Relaties via referentievelden
Met het reference
-type kun je relaties tussen collecties definiëren:
{ "name": "categoryId", "type": "reference:categories", "required": true }
Dit geeft aan dat categoryId
verwijst naar een item in de collectie categories
. Gebruik altijd namen die eindigen op
-Id
om duidelijk te maken dat het een verwijzing is naar een ander item.
Ontwerptips voor velden
1. Sla nooit overbodige data op Elk veld dat je toevoegt, komt terecht in de database én in elke API-respons. Voeg dus alleen velden toe die je daadwerkelijk nodig hebt — en waarvan je weet dat je ze gaat gebruiken in je app of frontend.
2. Gebruik default
om gebruikersinput eenvoudiger te maken
Als je weet dat een veld meestal dezelfde waarde heeft bij aanmaak (zoals status: "draft"
of isActive: true
), stel
dan een standaardwaarde in en maak het veld niet verplicht. Daarmee voorkom je dat de gebruiker dit handmatig moet
invullen en verklein je de kans op fouten of onvolledige data.

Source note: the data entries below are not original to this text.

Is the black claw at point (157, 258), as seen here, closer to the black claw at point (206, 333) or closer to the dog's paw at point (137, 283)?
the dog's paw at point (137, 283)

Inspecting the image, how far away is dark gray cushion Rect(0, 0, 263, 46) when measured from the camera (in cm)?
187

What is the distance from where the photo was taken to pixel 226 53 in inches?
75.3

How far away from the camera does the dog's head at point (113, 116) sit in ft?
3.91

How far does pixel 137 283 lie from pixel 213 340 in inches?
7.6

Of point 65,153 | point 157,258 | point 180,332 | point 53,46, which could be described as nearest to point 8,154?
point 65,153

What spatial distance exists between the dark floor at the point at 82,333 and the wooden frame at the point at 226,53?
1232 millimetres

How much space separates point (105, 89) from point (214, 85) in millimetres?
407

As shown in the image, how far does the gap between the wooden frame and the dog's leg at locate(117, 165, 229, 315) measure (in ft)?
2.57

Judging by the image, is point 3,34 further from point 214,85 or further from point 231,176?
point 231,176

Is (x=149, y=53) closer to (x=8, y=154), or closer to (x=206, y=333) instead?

3. Beperk vrije tekst waar mogelijk Hoe meer je de gebruiker zelf laat invullen, hoe meer risico je loopt op inconsistente of vervuilde data. Gebruik bij voorkeur een beperkte set keuzewaarden door in de frontend te werken met checkboxes, radio-buttons of select-boxes waar mogelijk.
4. Gebruik áltijd validatie bij tekstvelden
Bij string
-velden zonder min
of max
bestaat de kans dat gebruikers lege waarden opslaan, of juist extreem lange
invoer meesturen. Stel duidelijke grenzen in voor wat je verwacht — bijvoorbeeld een titel tussen de 5 en 100 tekens.
5. Kies voor duidelijke en consistente naamgeving
Geef velden korte maar beschrijvende namen in het Engels en gebruik camelCase. Dus liever productName
dan
name_of_the_product
of NaamProduct
.
6. Bouw relaties bewust op met reference
-velden
Relaties maken je data krachtig, maar ze brengen ook complexiteit met zich mee. Gebruik reference
alleen als je echt
afhankelijk bent van data in een andere collectie — en geef het veld een duidelijke naam zoals categoryId
of
authorId
.
7. Gebruik het juiste type — niet alleen het makkelijke type
Een datum is geen string
, en een boolean is geen number
. Zorg dat je types aansluiten bij het soort data én de
manier waarop je app ermee werkt. Dat voorkomt conversieproblemen in je frontend.